D'autre part, les investisseurs français doivent savoir que leur installation dans ces pays se trouvera grandement facilitée par un réseau de partenaires, tant publics que privés, apportant leur soutien à des implantations de ce type. A ce titre -et la délégation a pu constater l'excellence de leur travail-, les missions économiques dépendant de nos deux ambassades sont à même de renseigner les nouveaux arrivants sur de nombreux points touchant aussi bien au cadre politico-économique de chaque pays qu'à sa législation en matière sociale ou fiscale. Les nombreux documents produits par chaque mission font d'ailleurs l'objet d'une mise en ligne régulière et réactualisée, et sont donc très facilement accessibles à tous les investisseurs potentiels souhaitant réaliser une étude de marché depuis la France. Tout aussi utiles et indispensables pour les entrepreneurs sont par ailleurs les informations délivrées par les ambassades roumaine et bulgare en France, à travers notamment leur site Internet.

On évoquera également, s'agissant de la Roumanie, l'existence de plusieurs cabinets français installés de longue date dans le pays, d'une banque commerciale majeure ainsi que de la Chambre de commerce et d'industrie française dans ce pays, sans oublier les centres culturels en régions, qui constituent d'utiles sources de renseignements et d'avis préalables à toute implantation. On observera qu'il est aussi préconisé aux investisseurs de privilégier des implantations dans des régions où sont déjà installées des firmes françaises : outre l'expérience qu'elles peuvent leur transmettre à titre gracieux, elles sont susceptibles de constituer des partenaires privilégiés pour passer des accords d'approvisionnement ou d'expédition permettant de réduire les coûts.

Enfin, sur le plan des financements, existent de nombreux dispositifs émanant de bailleurs de fonds non seulement locaux et internationaux, mais aussi français. Leur utilité n'est pas que théorique puisque les dirigeants d'entreprises rencontrés par la délégation ont indiqué n'avoir pas rencontré de problèmes particuliers pour financer le développement de leur projet.
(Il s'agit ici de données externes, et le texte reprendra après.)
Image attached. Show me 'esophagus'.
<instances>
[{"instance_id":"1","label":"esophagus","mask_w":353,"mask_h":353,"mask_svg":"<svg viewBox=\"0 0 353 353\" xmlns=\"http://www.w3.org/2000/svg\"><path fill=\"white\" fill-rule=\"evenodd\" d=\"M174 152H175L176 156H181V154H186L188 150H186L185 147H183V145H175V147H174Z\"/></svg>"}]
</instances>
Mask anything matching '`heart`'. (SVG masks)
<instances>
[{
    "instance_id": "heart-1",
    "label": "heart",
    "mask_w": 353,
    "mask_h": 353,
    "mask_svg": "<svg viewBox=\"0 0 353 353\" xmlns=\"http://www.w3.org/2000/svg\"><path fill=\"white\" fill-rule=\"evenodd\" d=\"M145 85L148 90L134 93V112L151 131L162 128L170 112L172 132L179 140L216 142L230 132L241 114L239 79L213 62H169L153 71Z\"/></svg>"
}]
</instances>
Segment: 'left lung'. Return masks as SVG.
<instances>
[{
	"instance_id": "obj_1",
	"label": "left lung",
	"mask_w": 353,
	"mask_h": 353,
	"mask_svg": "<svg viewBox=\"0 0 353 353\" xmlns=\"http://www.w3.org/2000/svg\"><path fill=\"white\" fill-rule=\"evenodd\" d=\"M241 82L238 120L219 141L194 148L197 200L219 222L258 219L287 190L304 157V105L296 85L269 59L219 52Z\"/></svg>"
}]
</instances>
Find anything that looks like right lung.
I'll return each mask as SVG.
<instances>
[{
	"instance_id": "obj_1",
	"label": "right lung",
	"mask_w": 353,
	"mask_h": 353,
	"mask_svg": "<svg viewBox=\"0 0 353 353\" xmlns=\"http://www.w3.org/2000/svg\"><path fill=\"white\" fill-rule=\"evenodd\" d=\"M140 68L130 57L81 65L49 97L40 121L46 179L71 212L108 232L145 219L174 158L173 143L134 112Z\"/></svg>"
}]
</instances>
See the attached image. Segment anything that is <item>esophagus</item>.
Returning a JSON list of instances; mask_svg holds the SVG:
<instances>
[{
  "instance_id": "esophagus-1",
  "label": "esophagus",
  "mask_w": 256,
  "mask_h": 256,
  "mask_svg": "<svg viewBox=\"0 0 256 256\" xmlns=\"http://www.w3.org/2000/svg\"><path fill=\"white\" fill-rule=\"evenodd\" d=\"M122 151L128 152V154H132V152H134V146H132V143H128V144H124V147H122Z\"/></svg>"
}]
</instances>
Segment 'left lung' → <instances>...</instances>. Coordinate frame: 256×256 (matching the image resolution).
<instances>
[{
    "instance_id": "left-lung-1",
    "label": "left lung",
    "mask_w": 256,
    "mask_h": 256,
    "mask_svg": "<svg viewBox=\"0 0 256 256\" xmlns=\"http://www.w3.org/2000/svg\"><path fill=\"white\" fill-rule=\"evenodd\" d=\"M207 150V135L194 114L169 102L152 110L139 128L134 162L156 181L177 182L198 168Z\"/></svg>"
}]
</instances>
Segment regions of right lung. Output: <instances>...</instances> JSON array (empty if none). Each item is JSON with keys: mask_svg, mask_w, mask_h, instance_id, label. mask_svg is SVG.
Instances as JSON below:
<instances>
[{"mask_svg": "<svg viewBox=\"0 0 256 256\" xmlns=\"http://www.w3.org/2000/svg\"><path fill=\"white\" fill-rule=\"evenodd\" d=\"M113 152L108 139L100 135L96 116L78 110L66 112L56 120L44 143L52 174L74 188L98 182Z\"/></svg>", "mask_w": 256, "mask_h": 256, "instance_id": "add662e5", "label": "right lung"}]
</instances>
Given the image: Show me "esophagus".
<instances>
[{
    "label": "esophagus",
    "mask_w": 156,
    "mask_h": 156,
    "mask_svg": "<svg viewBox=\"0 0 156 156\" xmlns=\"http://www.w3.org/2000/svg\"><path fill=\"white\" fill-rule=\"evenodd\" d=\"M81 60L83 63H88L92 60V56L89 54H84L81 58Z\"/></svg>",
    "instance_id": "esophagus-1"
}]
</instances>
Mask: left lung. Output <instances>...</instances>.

Ainsi, certains projets peuvent être financés par des fonds provenant du programme PHARE de l'Union européenne, de la BERD ou de la SFI (Société financière internationale), filiale de la Banque mondiale. Les banques commerciales nationales accordent également des crédits aux entreprises, soit en recourant aux mêmes sources que les bailleurs internationaux, soit indépendamment. En France, la procédure du Fasep-garantie permet aux entreprises souhaitant financer l'implantation d'une filiale dans ces pays d'obtenir une garantie facilitant l'obtention d'emprunts, les dossiers étant instruits dans ce cas par les directions régionales de la Coface et de la BDPME (Banque de développement des petites et moyennes entreprises).